Aupado al gobierno mediante elecciones democráticas, Hitler ocupa todos los resortes del poder, eliminando cualquier oposición y atrayéndose el favor de numerosas fuerzas sociales, muy sensibles a ciertas ansias revanchistas. Un nacionalismo exacerbado invade la vida alemana, de modo que las actuaciones en su nombre quedan fuera de cualquier fiscalización o condena social.Y lo que sucede, por muy atroz que sea, parece obedecer a mecanismos naturales o a fenómenos invertidos en que el efecto es el que provoca la causa, con lo que todo queda así justificado. Es decir, lo mismo que ocurría con las víctimas de ETA cuando se decía aquello de «algo habrán hecho». Pero ni siquiera el Führer sería ese ogro capaz de desayunarse cada día con los higadillos de un niño vivo como algunos quisieran, sino un hombre gravemente mutilado por su propia y aberrante ideología, una ideología esencialmente antihumana, aunque capaz de sonreír y querer a los suyos, y, lo que es todavía más sorprendente, de que los suyos lo quisieran y lo siguieran.

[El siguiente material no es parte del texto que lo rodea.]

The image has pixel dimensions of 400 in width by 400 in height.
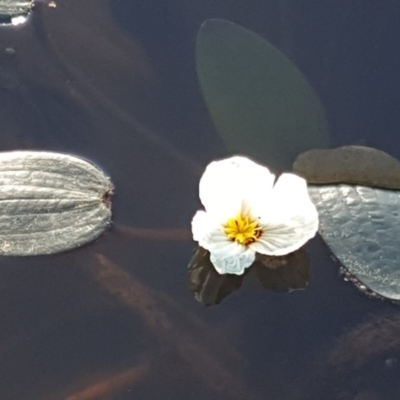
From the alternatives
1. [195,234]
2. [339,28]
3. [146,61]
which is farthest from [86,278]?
[339,28]

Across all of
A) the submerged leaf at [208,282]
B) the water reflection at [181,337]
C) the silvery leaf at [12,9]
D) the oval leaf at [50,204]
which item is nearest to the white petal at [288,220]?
the submerged leaf at [208,282]

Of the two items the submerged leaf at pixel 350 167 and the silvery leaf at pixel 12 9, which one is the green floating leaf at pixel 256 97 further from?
the silvery leaf at pixel 12 9

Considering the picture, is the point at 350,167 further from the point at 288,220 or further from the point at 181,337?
the point at 181,337

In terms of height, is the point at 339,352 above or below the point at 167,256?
below

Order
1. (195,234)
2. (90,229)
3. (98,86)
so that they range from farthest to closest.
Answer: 1. (98,86)
2. (90,229)
3. (195,234)

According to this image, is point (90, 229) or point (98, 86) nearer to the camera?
point (90, 229)

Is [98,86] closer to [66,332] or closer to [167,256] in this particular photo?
[167,256]

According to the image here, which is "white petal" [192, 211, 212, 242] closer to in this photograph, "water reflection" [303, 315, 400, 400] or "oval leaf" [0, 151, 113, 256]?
"oval leaf" [0, 151, 113, 256]

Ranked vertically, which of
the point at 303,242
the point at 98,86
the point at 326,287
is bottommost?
the point at 326,287
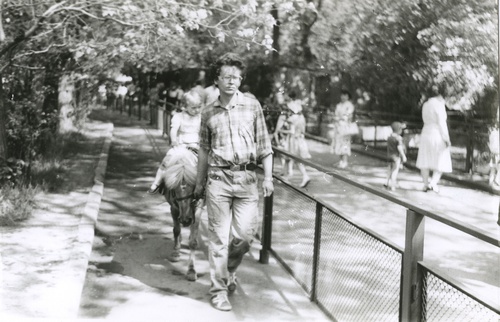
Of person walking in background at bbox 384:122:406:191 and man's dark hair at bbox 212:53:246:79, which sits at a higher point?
man's dark hair at bbox 212:53:246:79

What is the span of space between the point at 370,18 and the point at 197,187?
32.4 feet

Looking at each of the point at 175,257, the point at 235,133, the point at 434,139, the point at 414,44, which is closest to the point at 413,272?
the point at 235,133

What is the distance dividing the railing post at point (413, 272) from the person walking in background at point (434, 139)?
8246 millimetres

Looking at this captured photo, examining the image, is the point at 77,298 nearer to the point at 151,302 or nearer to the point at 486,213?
the point at 151,302

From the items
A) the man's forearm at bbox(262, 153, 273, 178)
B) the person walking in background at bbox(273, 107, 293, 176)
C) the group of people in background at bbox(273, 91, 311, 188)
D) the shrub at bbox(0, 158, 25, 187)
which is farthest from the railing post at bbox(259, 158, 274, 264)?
the person walking in background at bbox(273, 107, 293, 176)

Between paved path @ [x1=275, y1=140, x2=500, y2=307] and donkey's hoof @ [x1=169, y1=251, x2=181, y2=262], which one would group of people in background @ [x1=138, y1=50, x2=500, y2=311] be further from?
donkey's hoof @ [x1=169, y1=251, x2=181, y2=262]

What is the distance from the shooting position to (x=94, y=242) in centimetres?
753

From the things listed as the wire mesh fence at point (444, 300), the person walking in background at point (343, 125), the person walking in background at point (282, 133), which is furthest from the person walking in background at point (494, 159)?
the wire mesh fence at point (444, 300)

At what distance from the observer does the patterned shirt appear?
5141 mm

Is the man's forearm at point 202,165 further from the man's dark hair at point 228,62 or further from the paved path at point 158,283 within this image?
the paved path at point 158,283

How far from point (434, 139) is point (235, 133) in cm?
768

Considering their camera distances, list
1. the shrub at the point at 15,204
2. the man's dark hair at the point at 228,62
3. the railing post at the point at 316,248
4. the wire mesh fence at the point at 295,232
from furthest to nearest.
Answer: the shrub at the point at 15,204, the wire mesh fence at the point at 295,232, the railing post at the point at 316,248, the man's dark hair at the point at 228,62

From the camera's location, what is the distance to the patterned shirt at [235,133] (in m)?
5.14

Pero ya decíamos que había como dos películas. La otra, la que narra los sucesos del exterior, que también me parece excelente, está contada –y traemos aquí conceptos más propios de la novela– por un autor omnisciente. No hay una clara focalización, aunque sí un claro protagonismo. De un lado, un coronel médico, de otro, un adolescente, doblemente condecorado por haber destruido dos tanques rusos. El primero, hombre relativamente sensato, parece enfrentarse a la situación límite con sentido común, pero también con una abnegación y capacidad de sacrificio verdaderamente heroicos. El segundo es una víctima de la educación nacionalista fanatizada, al que las circunstancias terribles que le toca vivir, los asesinatos de que es testigo, le hacen ver la luz.

Y aquí sí estoy de acuerdo con uno de los reproches de Wenders a la película. Hablo de ese momento en que ambas historias se fusionan, cuando los refugiados del búnker lo abandonan y vienen a juntarse con los dos protagonistas de las historias que ocurrían fuera. Pero, mientras el coronel médico comparte suerte con un montón de hombres de las SS huidos, el niño surge en escena casi como una aparición arcangélica para ayudar a nuestra secretaria Traudl, a la que, sin que sepamos muy bien por qué, da la mano para atravesar las líneas rusas. Es lo único endeble de una película extraordinaria.